Por Coloso de Rodas
La noción de que la conquista del espacio era inherente a una poética imperial, un concepto que se había asociado a las grandes gestas coloniales y a la expansión hacia territorios lejanos, ha quedado atrás en la actualidad. La conquista de nuevos territorios, como la de Nuevo México, que en su época representaba una incursión violenta y audaz al estilo del western y la colonización, ha perdido su relevancia en un mundo que ha reconfigurado sus fronteras, tanto físicas como ideológicas. Lo que antes era una conquista armada, revestida de un halo de aventura y gloria imperial, ha sido sustituido por una forma más insidiosa de dominación: la conquista «hacia adentro».
Este nuevo tipo de imperialismo, que podríamos denominar como mini-imperialismo ecológico, se manifiesta en la reconfiguración de los espacios urbanos, transformados en entornos cerrados y controlados, donde la arquitectura y el consumo se han fusionado. Esta tendencia no es del todo nueva, sino que tiene un antecedente que se remonta a las reflexiones del escritor ruso Fiódor Dostoyevski, quien, en su obra Memorias del subsuelo, ya anticipaba una forma de alienación hacia un interior cerrado y aislado del mundo. En el relato, la descripción del palacio de cristal, sede de la primera Feria Internacional de 1852, se presenta como un espacio emblemático que concentraba en su interior las maravillas del progreso, pero también las limitaciones de un ideal que transformaba el exterior en un objeto de consumo y la sociedad en una especie de espectáculo que se observa desde un punto fijo.
El propio James Joyce difícilmente podría haber anticipado las transformaciones que sobrevendrían un siglo después al espíritu aventurero que caracterizaba a su Ulises. Lo que en su tiempo era una exploración hacia afuera, un impulso expansivo que resonaba con los grandes relatos de la modernidad, se ha invertido de manera radical. Hoy, el poder del capital y la lógica de la circulación de las mercancías ya no buscan horizontes exteriores, sino que se repliegan hacia un interior cada vez más controlado y autorreferencial. Este giro no es solo económico, sino también cultural, redefiniendo la relación entre el individuo y el espacio que habita, transformando la aventura épica en un recorrido contenido dentro de los límites del consumo y la inmediatez.
Este concepto de «imperialismo hacia adentro» resuena de manera inquietante en la actualidad. Hoy en día, el fenómeno de los malls (centros comerciales) se ha convertido en el símbolo más palpable de esta nueva forma de conquista.
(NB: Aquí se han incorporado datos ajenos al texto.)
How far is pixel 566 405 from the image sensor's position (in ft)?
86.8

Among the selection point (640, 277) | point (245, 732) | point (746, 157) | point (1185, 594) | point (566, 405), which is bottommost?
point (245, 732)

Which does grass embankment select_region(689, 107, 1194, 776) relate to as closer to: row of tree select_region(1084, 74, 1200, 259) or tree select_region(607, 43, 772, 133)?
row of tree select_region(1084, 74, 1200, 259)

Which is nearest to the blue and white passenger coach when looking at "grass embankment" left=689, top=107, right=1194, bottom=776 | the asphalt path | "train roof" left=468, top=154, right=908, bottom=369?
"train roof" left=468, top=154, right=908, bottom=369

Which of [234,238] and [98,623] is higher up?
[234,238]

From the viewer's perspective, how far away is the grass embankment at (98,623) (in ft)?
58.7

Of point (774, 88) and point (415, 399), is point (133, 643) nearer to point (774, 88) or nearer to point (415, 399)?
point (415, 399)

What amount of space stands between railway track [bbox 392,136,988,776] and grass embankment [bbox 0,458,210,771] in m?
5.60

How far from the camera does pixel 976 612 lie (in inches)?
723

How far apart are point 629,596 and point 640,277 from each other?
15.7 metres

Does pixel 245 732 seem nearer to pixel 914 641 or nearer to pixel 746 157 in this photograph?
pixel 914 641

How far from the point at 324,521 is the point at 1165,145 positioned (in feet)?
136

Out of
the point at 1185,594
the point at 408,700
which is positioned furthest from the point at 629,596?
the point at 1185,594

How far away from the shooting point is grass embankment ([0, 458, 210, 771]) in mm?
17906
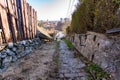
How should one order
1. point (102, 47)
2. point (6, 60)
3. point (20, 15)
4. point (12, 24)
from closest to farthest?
point (102, 47) < point (6, 60) < point (12, 24) < point (20, 15)

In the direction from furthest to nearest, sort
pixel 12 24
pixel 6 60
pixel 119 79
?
pixel 12 24
pixel 6 60
pixel 119 79

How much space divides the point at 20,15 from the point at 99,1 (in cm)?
447

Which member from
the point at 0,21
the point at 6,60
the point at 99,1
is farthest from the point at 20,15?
the point at 99,1

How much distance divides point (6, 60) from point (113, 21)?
4142mm

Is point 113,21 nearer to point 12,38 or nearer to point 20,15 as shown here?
point 12,38

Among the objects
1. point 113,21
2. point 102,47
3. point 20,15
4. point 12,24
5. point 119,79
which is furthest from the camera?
point 20,15

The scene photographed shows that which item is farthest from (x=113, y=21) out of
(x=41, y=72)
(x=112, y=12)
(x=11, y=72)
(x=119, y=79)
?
(x=11, y=72)

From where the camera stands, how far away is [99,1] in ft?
12.7

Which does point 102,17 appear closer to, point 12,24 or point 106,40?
point 106,40

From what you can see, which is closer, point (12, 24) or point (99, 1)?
point (99, 1)

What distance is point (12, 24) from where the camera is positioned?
184 inches

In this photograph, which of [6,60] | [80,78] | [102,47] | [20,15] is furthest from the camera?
[20,15]

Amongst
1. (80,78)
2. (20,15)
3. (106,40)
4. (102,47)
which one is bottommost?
(80,78)

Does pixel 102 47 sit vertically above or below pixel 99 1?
below
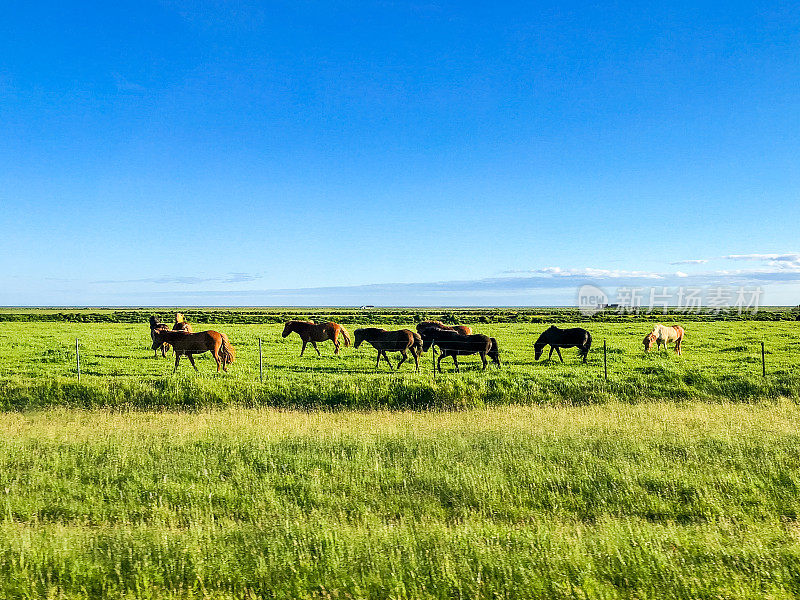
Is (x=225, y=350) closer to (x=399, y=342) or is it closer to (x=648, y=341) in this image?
(x=399, y=342)

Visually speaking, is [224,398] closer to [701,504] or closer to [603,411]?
[603,411]

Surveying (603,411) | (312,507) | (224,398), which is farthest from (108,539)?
(603,411)

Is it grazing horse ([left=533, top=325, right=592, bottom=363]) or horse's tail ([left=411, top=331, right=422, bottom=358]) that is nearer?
horse's tail ([left=411, top=331, right=422, bottom=358])

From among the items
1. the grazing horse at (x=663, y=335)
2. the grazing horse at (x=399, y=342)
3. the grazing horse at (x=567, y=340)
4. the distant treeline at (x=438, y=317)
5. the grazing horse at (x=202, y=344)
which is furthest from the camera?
the distant treeline at (x=438, y=317)

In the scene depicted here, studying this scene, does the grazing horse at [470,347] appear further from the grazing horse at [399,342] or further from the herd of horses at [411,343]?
A: the grazing horse at [399,342]

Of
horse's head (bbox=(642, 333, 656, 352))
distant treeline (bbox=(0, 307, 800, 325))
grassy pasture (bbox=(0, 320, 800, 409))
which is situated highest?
horse's head (bbox=(642, 333, 656, 352))

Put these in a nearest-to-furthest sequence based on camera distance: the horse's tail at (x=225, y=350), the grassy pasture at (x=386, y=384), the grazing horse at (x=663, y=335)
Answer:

Estos gigantescos espacios cerrados no solo operan como centros de intercambio económico, sino como lugares que reconfiguran la vida social y la interacción urbana, atrapando a los individuos en una red de consumo constante. De hecho, los malls son la manifestación perfecta de cómo el capital se ha trasladado al interior de estos recintos, arrastrando consigo la ciudad misma bajo un techo que ofrece una falsa sensación de control y seguridad.
Al igual que los estadios cubiertos, que concentran toda la energía de un evento en un espacio cerrado y aislado del contexto social y político más amplio, los malls crean un microcosmos donde el espacio público se ve reducido a una serie de zonas privatizadas, diseñadas para el consumo y la distracción. En estos lugares, la experiencia de la ciudad se diluye, transformando la actividad urbana en una serie de movimientos dirigidos hacia el interior, hacia la compra, hacia el consumo. Esta «conquista hacia adentro» se convierte así en un mecanismo de control que no solo impacta físicamente la estructura de la ciudad, sino también psicológicamente a sus habitantes, sometiéndolos a una rutina que convierte lo exterior en un escenario irreal y lo interior en un microcosmos autosuficiente.
Esta forma de imperialismo no solo transforma el espacio físico, sino que redefine las relaciones sociales y políticas. Ya no se trata de conquistar nuevos territorios lejanos, sino de conquistar la propia ciudad, de encerrarla bajo un techo, de hacerla un centro de consumo ininterrumpido. Este cambio refleja una profunda transformación en las dinámicas de poder, donde la conquista ya no depende de fronteras geográficas, sino de fronteras comerciales, culturales y tecnológicas que nos obligan a vivir dentro de un sistema que promueve el consumo, la vigilancia y la homogeneización.